3 Comments

  • Problem is that the quality of information available hasn’t improved, the amount of chaff present has expanded greatly (a result of the ability of electronic records to embellish the text of the details of physical examination and history by filling in reams of ‘normal’ that might or might not have actually been rigorously determined as truly normal) and the presentation of information in all its details is vastly inferior to organization present in the old handwritten documents.
    My anesthetic record that could quite adequately describe the events of a day’s work on one page now fills a printed document 25-30 pages long. If I want to alert the next guy to something important in the electronic record there is almost no chance that he will find it now. Patient loses, then the doc.

  • Interesting how the same headline can mean different things to different people. When I read “more and better patient information,” I thought it referred to information in the hands of the patient. When I clicked on the link and read the article, it turns out that “patient information” means information *about* a patient.

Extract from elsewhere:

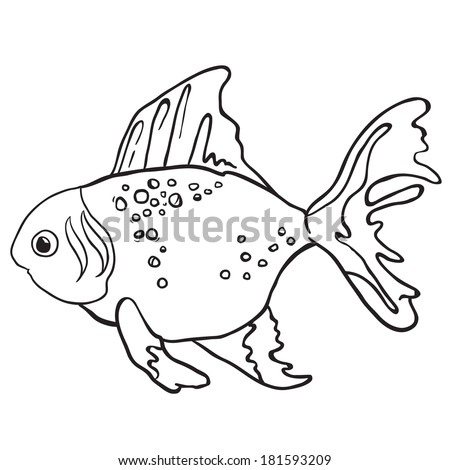 Digital Collage Of Coloring Page Outlines Of Sea Creatures 1 231384 further Diving as well Classes likewise 423549539928983328 likewise Animal coloring pages. on deep water shark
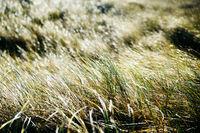Closeup of backlit grass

  • Nevins hit the nail on the head. The purpose of medical documentation used to be to help take better care of the patient by giving you the information you needed. Now it is the opposite, the EMR is so full of irrevelant information that what is truly needed is lost. We have adversely affected the signal to noise ratio. I tell my residents, if you want to hide money, put it between the pages of book and then put the book on the shelves of the biggest library that you can find.